1) "Conan le barbare", de John Milius
Conan le barbare porte avec lui deux réputations antagonistes :
celle d'un film de brute décérébrée, et celle d'un monument de l'heroic
fantasy au cinéma. Alors, qui a raison ?
Eh bien, tout le monde !
On
ne peut en vouloir à personne de ne voir dans cette succession
d'affrontements sanglants, de regards menaçants, de biceps saillants, de
fracas d'épées, qu'une galerie un peu vaine de combats de barbares
déchaînés.
Pourtant, au-delà de tous ces aspects (réels (et réussis!)) du film, s'en cache un autre, ambitieux et maîtrisé.
Dès les premières minutes, c'est la fabuleuse musique de Basil Pouledouris, très inspirée des
Carmina Burana
de Carl Orff, qui nous cloue au fauteuil : épique et majestueuse, elle
apporte au film la flamboyance des chefs d’œuvre. Les dialogues, qu'on
attendait lourdauds et prévisibles, se teintent volontiers de noire
poésie, dans les passions et dans les morts ("Let me breathe my last
breath into your mouth"), dans les prières et dans les menaces ("When I
am gone, you will have never been."). Les seconds rôles, forcément moins
musculeux et moins mythiques que le héros légendaire, sont remarquables
: James Earl Jones, dans le rôle casse-gueule du
méchant-qui-rigole-pas-et-qui-se-transforme-en-serpent-géant-si-on-l'emmerde,
est tellement bluffant de sérieux et d'intensité qu'on en oublie de le
trouver
too much, et Sandahl Bergman est merveilleuse en voleuse
badass amoureuse
jusqu'au sacrifice. Enfin, et surtout, comment ne pas admirer la
présence ahurissante d'Arnold Schwarzenegger, véritable bête humaine, au
jeu bien plus subtil qu'il n'y paraît. À condition, encore une fois, de
bien vouloir le voir.
2) "Cowboys & Aliens", de Jon Favreau

Sur le papier, ça peut faire marrer : un western dans les règles de
l'art, à la limite du cliché, cowboy mutique et minéral, outlaws
crasseux et patibulaires, propriétaire terrien irascible et richissime, tenancier de
saloon timoré et nul au tir, Indiens fiers et courageux, prostituée
mystérieuse au grand cœur ; mais aussi des aliens terrifiants, machines à
tuer dégoulinantes et quasi invincibles, à la puissance de feu et de
rage hallucinantes. Ridicule ?
Tu parles.
Cowboys & Aliens est le meilleur
space opera jamais vu - sauf que l'espace, ici, c'est le Texas.
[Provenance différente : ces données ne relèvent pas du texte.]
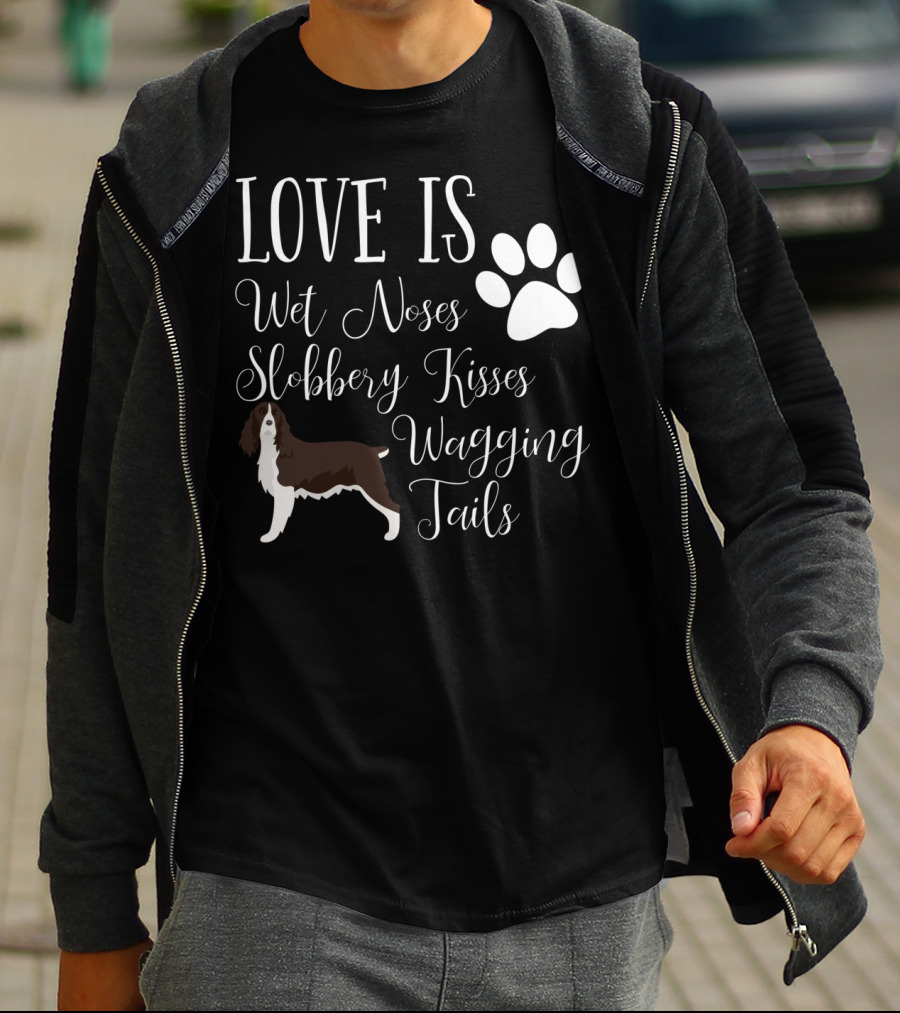 Love Is Wet Noses Slobbery Kisses Wagging Tails English Springer Spaniel T-Shirt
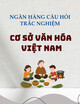 Ngân hàng câu hỏi trắc nghiệm môn Cơ sở văn hóa Việt Nam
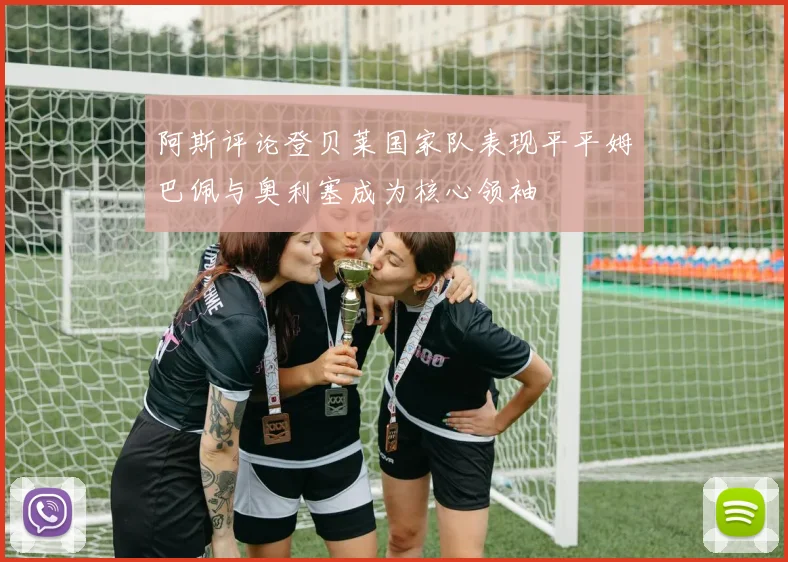 阿斯评论登贝莱国家队表现平平姆巴佩与奥利塞成为核心领袖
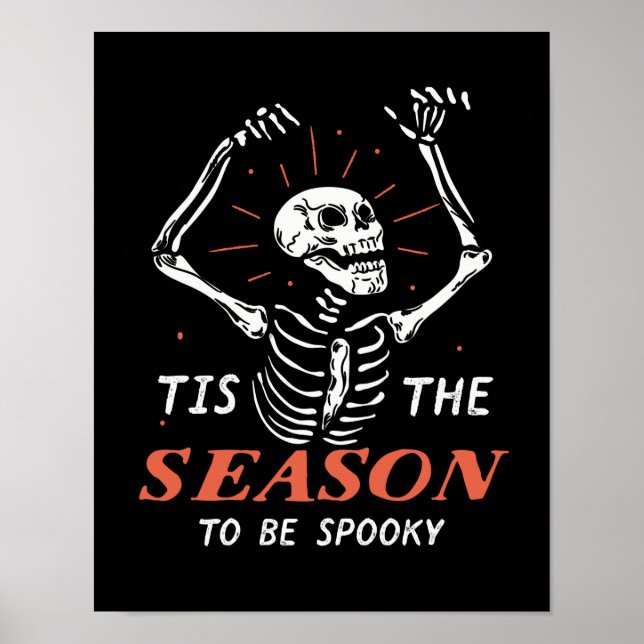 Funny Halloween Skeleton The Season To Be Spooky Poster (Front)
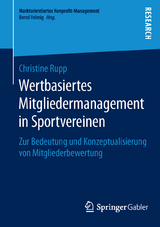 Wertbasiertes Mitgliedermanagement in Sportvereinen - Christine Rupp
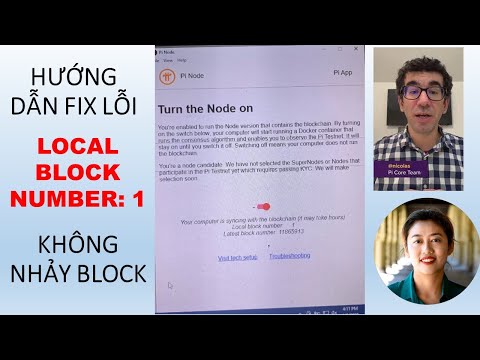 Hướng dẫn fix lỗi LOCAL BLOCK NUMBER 1 của Node PI mới nhất 2023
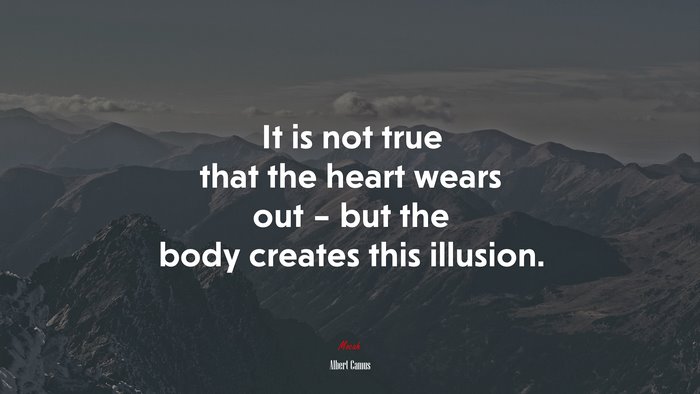 It is not true that the heart wears out – but the body creates this illusion. | Albert Camus quote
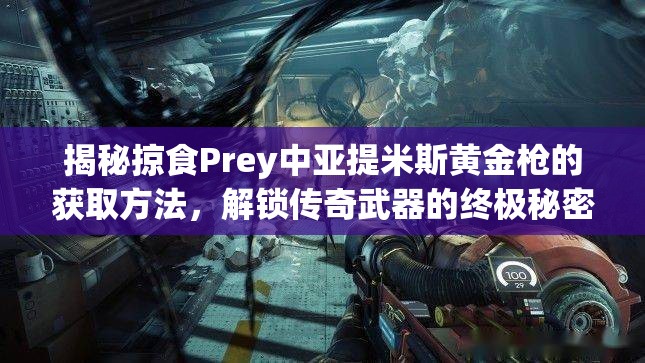 揭秘掠食Prey中亚提米斯黄金枪的获取方法，解锁传奇武器的终极秘密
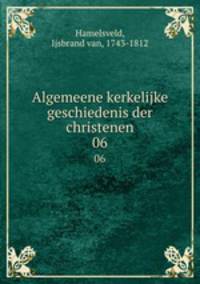 Algemeene kerkelijke geschiedenis der christenen. 06
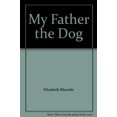 thumbnail image 1 of Pre-Owned My Father the Dog, 9780439024303, 0439024307, Paperback, First Edition edition, 1 of 1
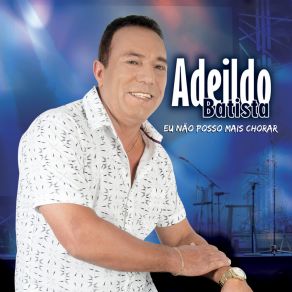 Download track O Meu Mundo Acabou Adeildo Batista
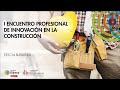 I Encuentro profesional de innovación en la construcción  |  EPIC&#39;22 Navarra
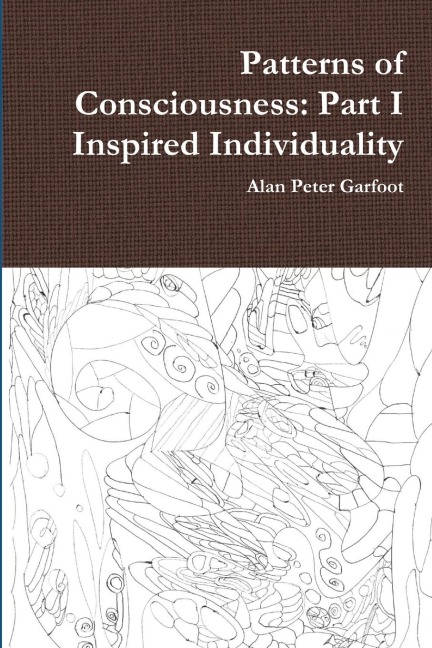 Patterns of Consciousness: Part I Inspired Individuality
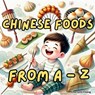 Chinese Foods from A to Z - Charlotte Chang - 9781998317653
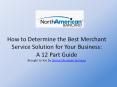 How to Determine the Best Merchant Service Solution for Your Business: A 12 Part Guide Brought to You by Choice Merchant Services
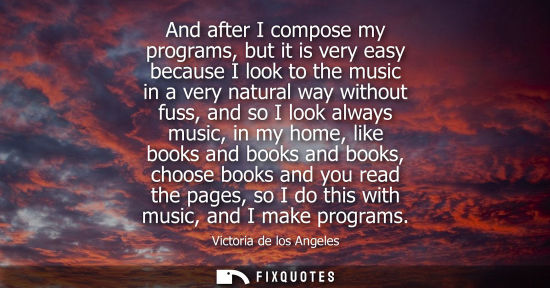 Small: And after I compose my programs, but it is very easy because I look to the music in a very natural way 
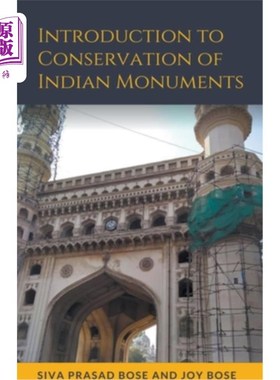 海外直订Introduction to Conservation of Indian Monuments 印第安古迹保护概论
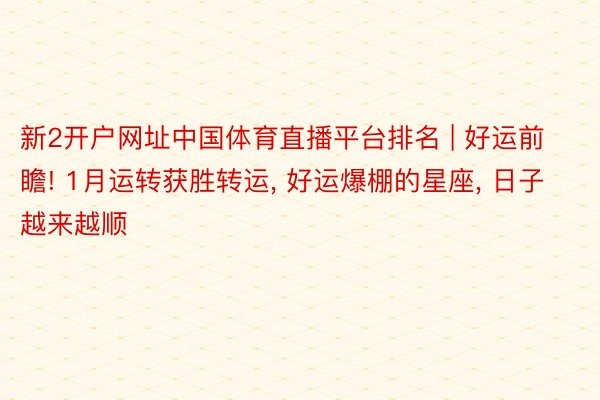 新2开户网址中国体育直播平台排名 | 好运前瞻! 1月运转获胜转运, 好运爆棚的星座, 日子越来越顺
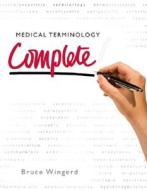 Medical Terminology Complete! di Bruce D. Wingerd edito da Pearson Education (us)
3) "Les dents de la mer", de Steven Spielberg

Comment c'est possible que je continue à avoir les jetons dans mon
canapé bien au sec, alors que je connais par cœur quasiment chaque plan,
chaque mot de dialogue, chaque note de la bande originale ? Sûrement
parce que c'est le meilleur film de monstre de l'histoire du cinéma ! Et
pourtant il y en a des bons !
Le moment le plus flippant ? Quand
Quint, qui a jusque là affiché son arrogance et sa suffisance, persuadé
malgré les difficultés d'accrocher finalement la mâchoire de ce requin
géant à son tableau de chasse, et qui vient de balancer, encore sûr de
lui pour quelques instants, qu'"il ne peut pas pas plonger, pas avec
trois tonneaux sur le dos", voit disparaître la bête sous les flots. Son
regard incrédule en dit long : il est temps d'avoir vraiment peur, on
va tous y rester. Et ça, les effets spéciaux ne le remplaceront jamais.